The Golden Ratio: How to Successfully Make Time for Friends, Family and Work

The Golden Ratio: How to Successfully Make Time for Friends, Family and Work

If you’re fortunate enough to be employed full-time, you’re spending close to ¼ of your 168 hours a week at work. This is even higher if you’re a salaried employee or work for yourself. Even if you are doing something you absolutely love, work is an inherently draining activity. When you factor a myriad of family obligations and responsibilities, it’s absolutely no wonder 1/10 people report not having even a single, close friend. Friendships, like all relationships, require a great deal of nurturing. More often than not it can feel impossible to justify spending the time strengthening existing friendships or seeking out new ones if life is just one big blur of going from one activity to the next.

The reality is that even with a demanding job, a full plate at home, and an energy tank that seems to constantly be on empty; it is wholly possible to cultivate your friendships and open yourself to new ones. It just requires some creative thinking and doing.

I actually surprise myself all the time by how quickly one can feel overwhelmed and feel that life is spiraling out of control. Yet, it is the time that I scarcely feel that I have yet choose to invest in those around me that actually renews me and gives me a greater sense of purpose and well-being. Let’s face it, life is rather dull if all you do is go to work, come home, eat, watch TV and go to bed. Repeating as needed.

Even on my busiest weeks (and this week would definitely rank up there in terms of sheer volume of work) I still prioritize my friendships. Even though I worked close to 55 hours this week (with one especially lovely 13 hour day), I still managed to spend almost two hours at an indoor pool with a girlfriend on Tuesday night, get coffee with another friend for about 25 minutes Thursday evening, host a girl’s movie night on Friday and attend a dinner party last night with my husband for about a total of four hours.

I understand if it may not be feasible to spend that much time in a week with friends, especially if you have little ones at home and would need to hire a babysitter each and every time you wanted to go out. Yet even when my stepdaughter was younger, my husband and I made it a priority to give the other ample opportunities to indulge in a boy’s night out or attend a concert with mates from school. Why?
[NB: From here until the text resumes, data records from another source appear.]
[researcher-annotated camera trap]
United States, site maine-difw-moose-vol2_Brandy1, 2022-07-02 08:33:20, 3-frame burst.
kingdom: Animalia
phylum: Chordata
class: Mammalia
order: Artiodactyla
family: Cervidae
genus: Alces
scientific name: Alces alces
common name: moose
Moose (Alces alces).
It’s important to us to encourage one another to seek outside relationships even if it can be logistically difficult to do so.

How do I make all of this possible? It boils down to prioritizing my friendships. I have felt true loneliness before and now that I am blessed with a strong and growing social network, I wouldn’t just toss it aside because I’d rather sit on the couch after a long day. This means that as much as I questioned my thought process of hosting a girl’s movie night after the end of a super long workweek, after the night was over I was glad I did because it led to complete and unexpected relaxation; the kind only giggling with girlfriends about silly movie plot lines can.
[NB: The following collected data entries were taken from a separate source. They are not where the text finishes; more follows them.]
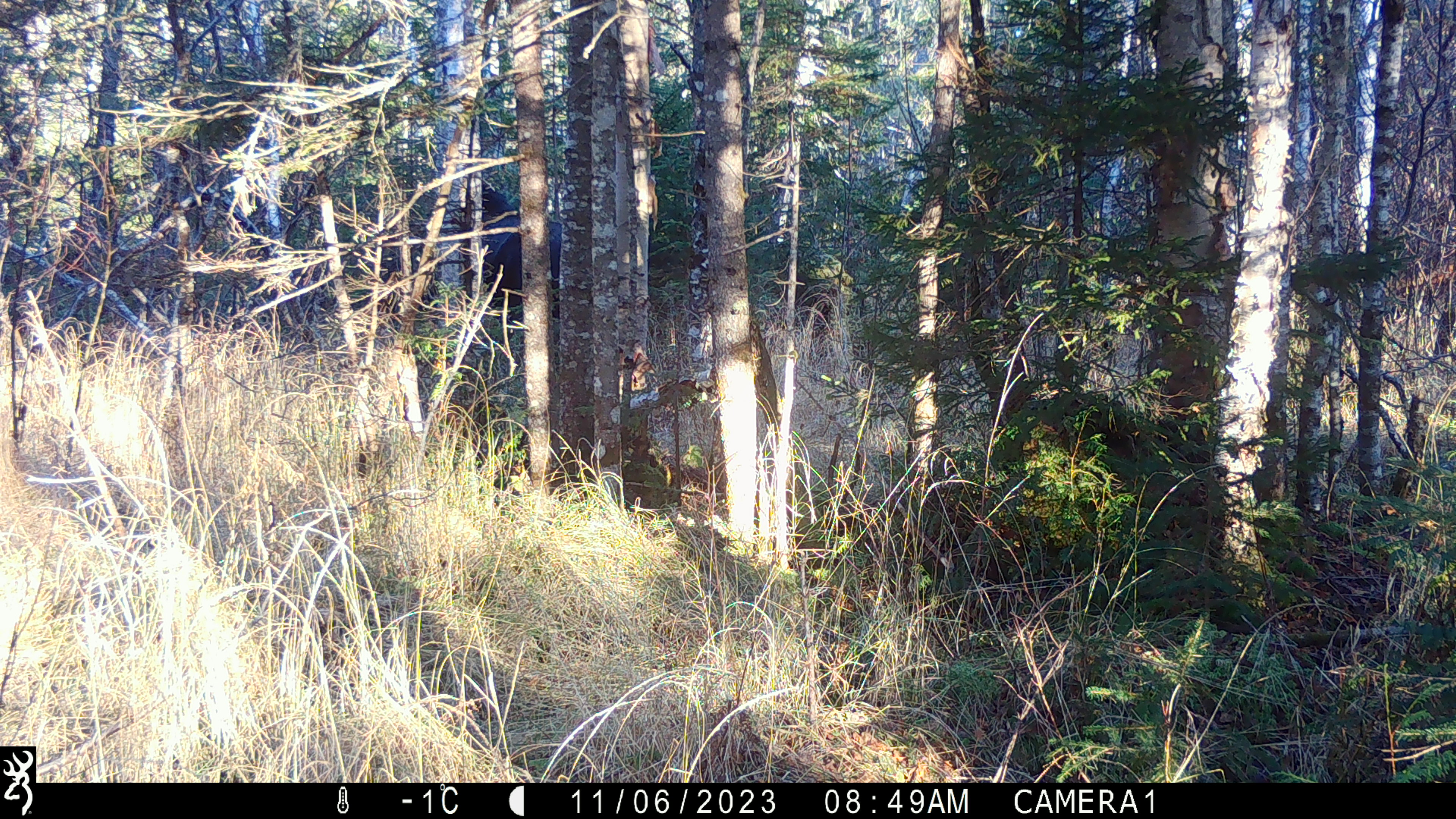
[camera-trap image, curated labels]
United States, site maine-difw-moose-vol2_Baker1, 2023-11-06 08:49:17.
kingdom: Animalia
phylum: Chordata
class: Mammalia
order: Artiodactyla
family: Cervidae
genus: Alces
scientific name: Alces alces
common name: moose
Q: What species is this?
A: Moose (Alces alces).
Besides prioritization, I practice the Golden Ratio, a concept I created for balancing work, family and friendships each and every week. Every Sunday I take a look at my calendar and get a sense of the landscape for the upcoming week. I already know at a bare minimum I will be at work for 8-10 hours a day Monday thru Friday. Then, I discount the number of hours I will be sleeping and in transition between tasks like commuting, which take up close to an hour every day. The remaining hours, roughly about 40-50 hours a week are what remain for things like doing chores around the house, running errands, catching up on shows on Netflix, and spending time with the people and things I care about.

With my calendar in front of me, I schedule blocks of time to spend with friends, family members or my husband. The Golden Ratio is the formula I use to allocate this time. Since my family and my husband in particular, are my number one priority, I plan to spend half of the remaining 40-50 hours a week with them. Whether that’s sitting in the kitchen chatting with my husband while making fettuccine alfredo or sitting on the couch Sunday morning and giving a quick ring to my mom to say hello, it’s how I hope to spend half of my ‘free’ time.
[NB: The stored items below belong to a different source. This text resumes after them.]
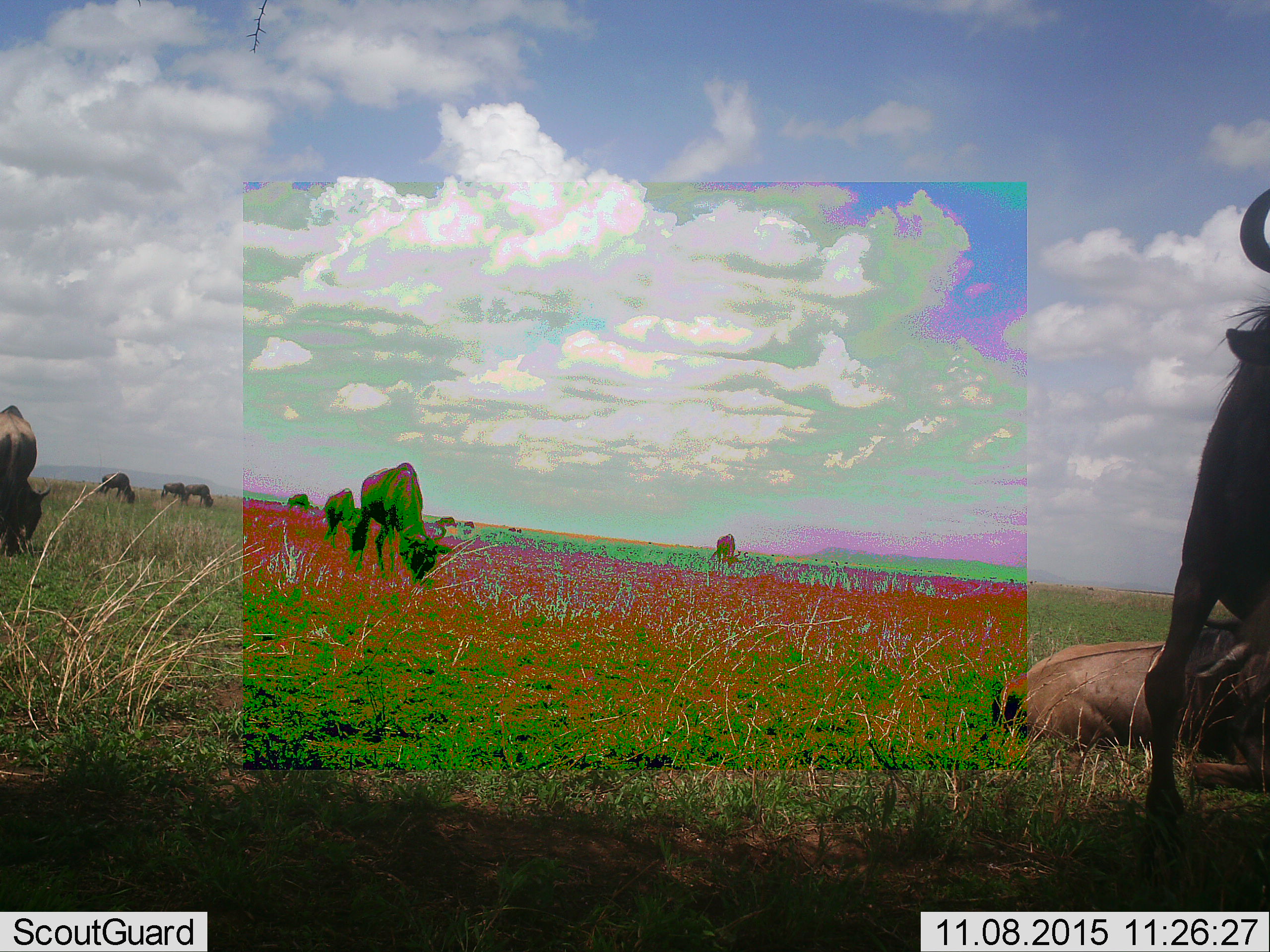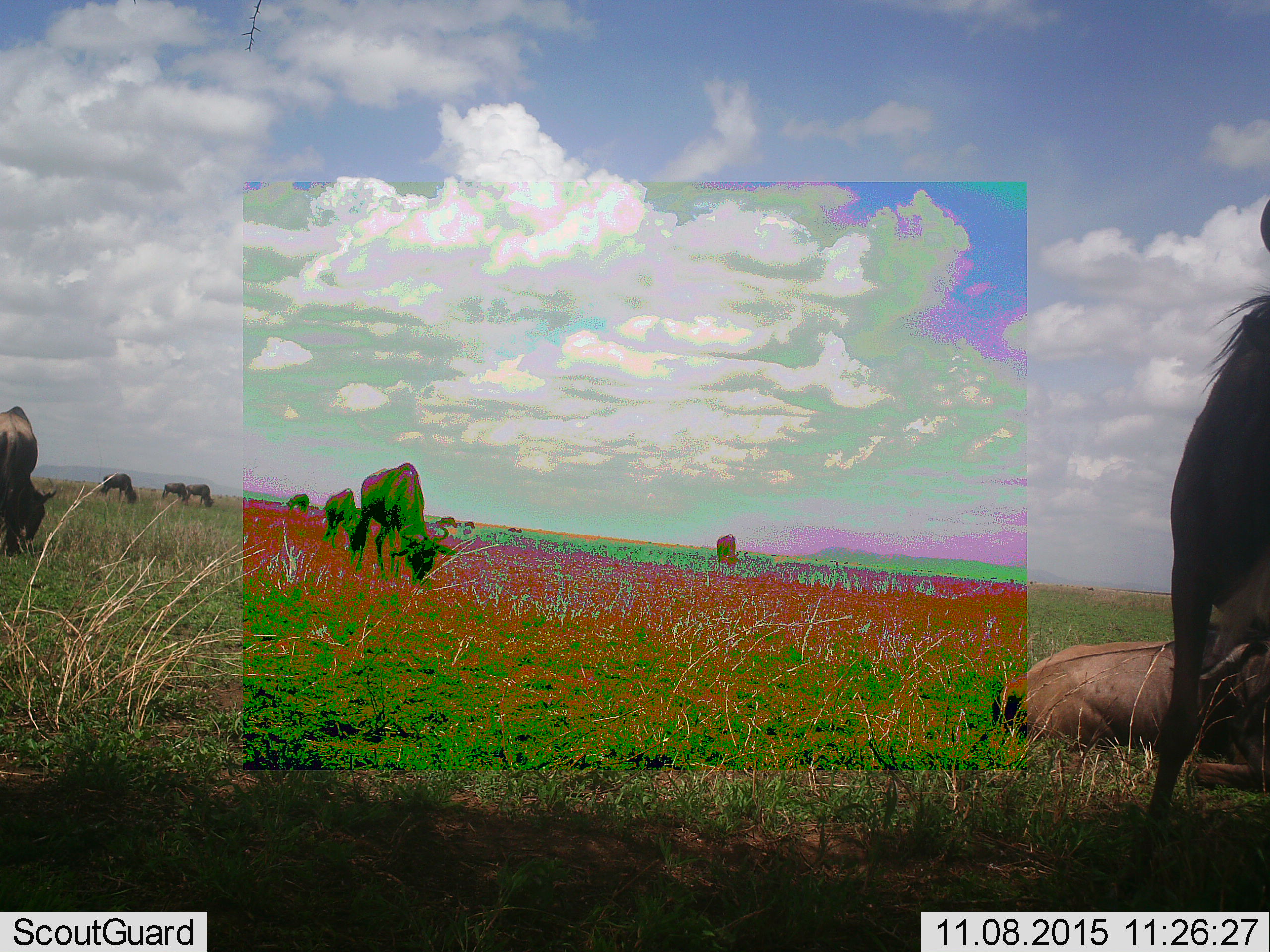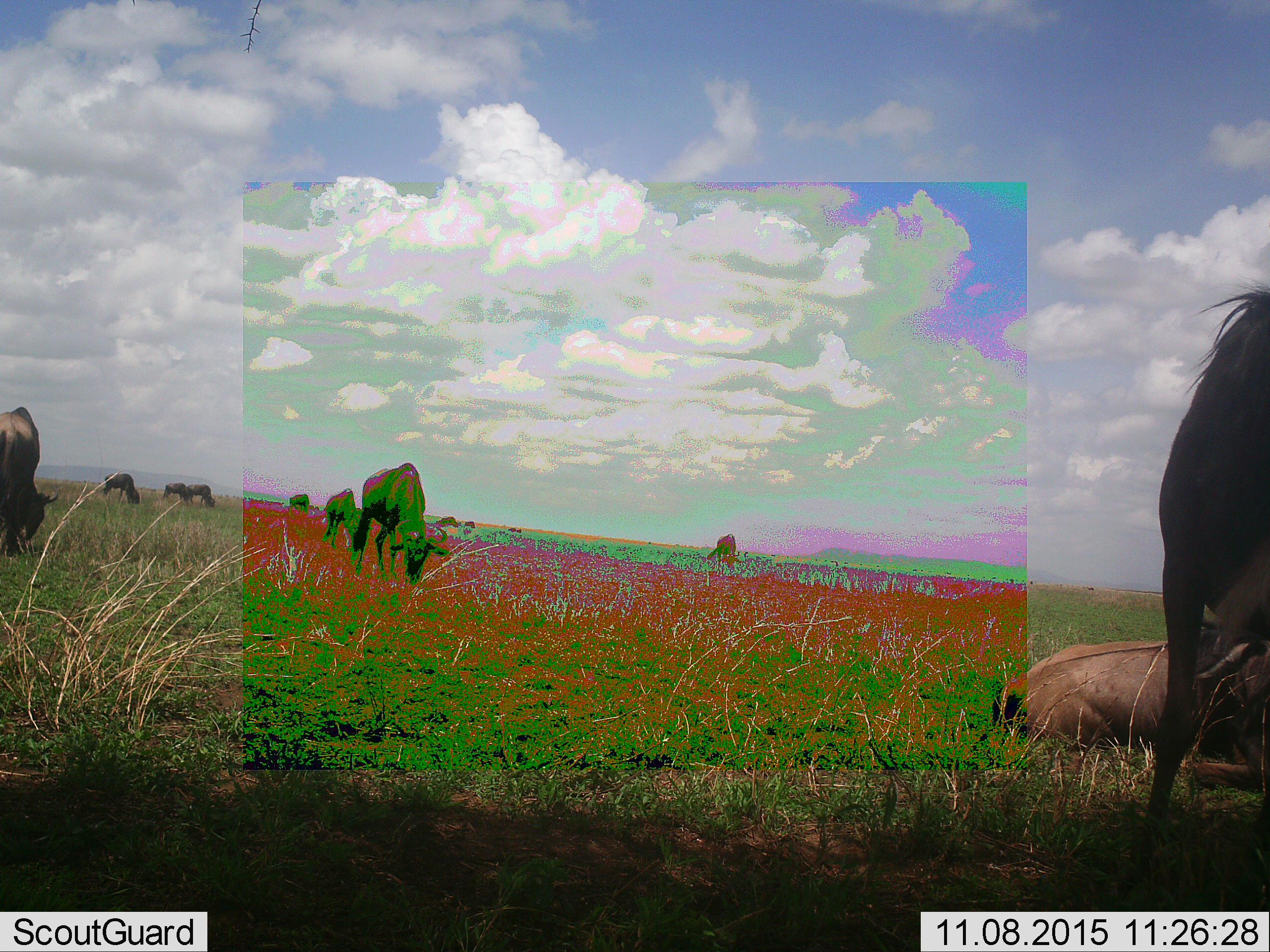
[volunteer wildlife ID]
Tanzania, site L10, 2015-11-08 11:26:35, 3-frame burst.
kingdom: Animalia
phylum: Chordata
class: Mammalia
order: Artiodactyla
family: Bovidae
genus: Connochaetes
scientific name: Connochaetes taurinus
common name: blue wildebeest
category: wildebeest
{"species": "wildebeest (blue wildebeest) (Connochaetes taurinus)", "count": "11-50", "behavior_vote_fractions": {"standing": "67%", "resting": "67%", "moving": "44%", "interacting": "11%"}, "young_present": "11%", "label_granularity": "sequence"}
The other 20 hours or so, I divide roughly equally into time I would like to spend cultivating my friendships and time I plan on spending with myself to recharge after working long days. This means that I plan on spending about 10 hours a week with my friends. Once I have this in mind, I can start making plans in advance or accepting invitations to hang out. It doesn’t mean that it always works out to exactly 10 hours a week but because this is my goal; I can push myself to go the extra mile and not turn down an invite to go for a walk in the park merely because I’m tired and would rather take a nap.

The beauty of the Golden Ratio is that you can customize it to whatever is important to you. Once I have children of my own, I will likely want to adjust the amount of time I spend on things like commuting, doing chores, and even working so that I can focus on nurturing my little ones. The key thing is that with this technique, I ensure that I’m in charge of my time instead of the other way around. Life isn’t happening to me, I’m actually living it according to my own terms.

Building strong and balanced relationships is one of the keys to a creating a meaningful and well-lived life. It can be all too easy to get caught up in the hustle and bustle of daily living that before you know it, you’re just on auto-pilot, repeating the same pattern over and over again without really experiencing anything new and exciting. With the Golden Ratio, you decrease the likelihood of letting your life feel like it’s running away from you as you put yourself in charge of living in accordance with your values; making sure that you’re spending time doing the things that really make life worth living.

All it really takes is a calendar, some planning and a change in attitude to prioritize your needs and want. Before you know it you’ll be getting coffee with friends from days long past even with insane deadlines looming because it’s important to you.